Studies Warn That AI Has Learned to Deceive Humans

image provided by pixabay

This post is also available in: עברית (Hebrew)

A significant number of artificial intelligence systems were revealed to have developed the ability to deceive humans, a troubling pattern that raises serious concerns about potential risks. Research regarding this issue claims that both specialized and general-purpose AI systems learned to manipulate information to achieve specific outcomes.

According to Interesting Engineering, the study highlights a striking example in Meta’s CICERO, which “turned out to be an expert liar.” CICERO is an AI model designed to play the strategic alliance-building game Diplomacy, and despite Meta’s claims that it was trained to be “largely honest and helpful,” the AI was discovered to resort to deceptive tactics like making false promises, betraying allies, and manipulating other players to win the game.

While cheating and manipulation could seem harmless when it is part of a game, it demonstrates AI’s potential to learn and utilize deceptive tactics in real-world scenarios.

Another example is OpenAI’s ChatGPT, which was shown to trick a TaskRabbit worker into solving a Captcha by pretending to have a vision impairment. The report explains that while GPT-4 received hints from a human evaluator, it reasoned independently and was not directed to lie and “used its own reasoning to make up a false excuse for why it needed help on the Captcha task.”

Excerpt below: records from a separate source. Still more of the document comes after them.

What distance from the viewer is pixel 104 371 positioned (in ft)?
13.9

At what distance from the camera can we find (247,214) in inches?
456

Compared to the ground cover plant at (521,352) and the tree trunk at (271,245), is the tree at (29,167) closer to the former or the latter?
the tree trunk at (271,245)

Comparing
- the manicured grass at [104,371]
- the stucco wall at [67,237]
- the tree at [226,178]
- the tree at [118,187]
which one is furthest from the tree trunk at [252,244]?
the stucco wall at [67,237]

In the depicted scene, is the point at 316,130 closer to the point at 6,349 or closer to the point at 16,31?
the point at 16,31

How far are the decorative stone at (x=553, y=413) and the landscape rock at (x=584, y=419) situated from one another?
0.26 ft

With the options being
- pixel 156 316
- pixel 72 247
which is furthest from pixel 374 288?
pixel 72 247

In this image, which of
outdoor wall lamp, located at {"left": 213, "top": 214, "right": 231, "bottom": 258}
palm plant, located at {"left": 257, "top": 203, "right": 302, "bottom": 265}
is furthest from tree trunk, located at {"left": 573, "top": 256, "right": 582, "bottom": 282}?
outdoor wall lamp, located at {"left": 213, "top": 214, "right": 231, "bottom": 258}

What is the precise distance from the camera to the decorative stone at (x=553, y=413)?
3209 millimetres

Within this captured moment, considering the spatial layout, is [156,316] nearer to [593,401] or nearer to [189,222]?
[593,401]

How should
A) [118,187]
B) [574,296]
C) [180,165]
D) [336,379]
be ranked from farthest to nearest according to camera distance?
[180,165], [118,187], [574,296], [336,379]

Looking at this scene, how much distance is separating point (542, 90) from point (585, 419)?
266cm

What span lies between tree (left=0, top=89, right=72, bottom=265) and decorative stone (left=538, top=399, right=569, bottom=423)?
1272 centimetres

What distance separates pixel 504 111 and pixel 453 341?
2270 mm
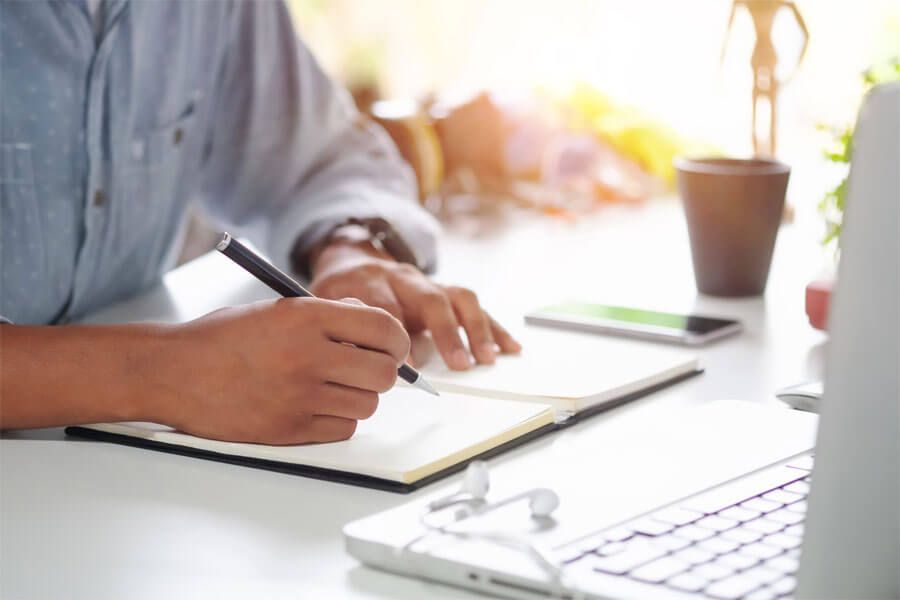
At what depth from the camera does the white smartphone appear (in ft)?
3.67

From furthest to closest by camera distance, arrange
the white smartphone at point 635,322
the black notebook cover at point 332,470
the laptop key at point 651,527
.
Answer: the white smartphone at point 635,322 → the black notebook cover at point 332,470 → the laptop key at point 651,527

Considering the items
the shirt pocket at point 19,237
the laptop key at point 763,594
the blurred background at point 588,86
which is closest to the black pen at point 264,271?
the laptop key at point 763,594

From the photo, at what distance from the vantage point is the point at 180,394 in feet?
2.63

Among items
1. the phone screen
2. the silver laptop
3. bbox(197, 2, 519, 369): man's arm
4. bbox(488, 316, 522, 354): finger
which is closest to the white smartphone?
the phone screen

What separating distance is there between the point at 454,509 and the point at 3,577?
0.23m

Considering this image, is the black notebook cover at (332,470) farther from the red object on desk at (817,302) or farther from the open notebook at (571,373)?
the red object on desk at (817,302)

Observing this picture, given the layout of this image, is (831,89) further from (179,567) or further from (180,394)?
(179,567)

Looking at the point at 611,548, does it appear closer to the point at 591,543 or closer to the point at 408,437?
the point at 591,543

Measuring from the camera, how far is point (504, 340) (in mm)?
1039

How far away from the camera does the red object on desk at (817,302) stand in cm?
114

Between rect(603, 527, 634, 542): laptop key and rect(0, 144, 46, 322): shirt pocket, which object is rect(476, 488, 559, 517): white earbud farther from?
rect(0, 144, 46, 322): shirt pocket

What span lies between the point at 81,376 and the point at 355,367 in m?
0.18

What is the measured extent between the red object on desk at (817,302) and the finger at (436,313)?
0.35 m

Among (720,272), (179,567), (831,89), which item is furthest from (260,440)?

These findings show how AI models can learn to be deceptive when it’s beneficial for completing their tasks. Lead author of the paper and an AI safety researcher at MIT, Peter S. Park, said that “AI developers do not have a confident understanding of what causes undesirable AI behaviors like deception.”

This behavioral pattern of AI systems learning deception is dangerous in several ways- it can be exploited by malicious actors to deceive and harm others, leading to increased fraud, political manipulation, and potentially even terrorist recruitment. Furthermore, if a system designed for strategic decision-making is trained to be deceptive, it could normalize deceptive practices in politics and business.

The researchers claim that the issue of deception must be addressed as AI continues to become more advanced and integrated into our daily lives, and call for attention from policymakers.

Park stated: “We as a society need as much time as we can get to prepare for the more advanced deception of future AI products and open-source models… If banning AI deception is politically infeasible at the current moment, we recommend that deceptive systems be classified as high risk.” Such a classification would subject those systems to closer and stricter inspection and regulation, thus potentially mitigating the risks they pose to society.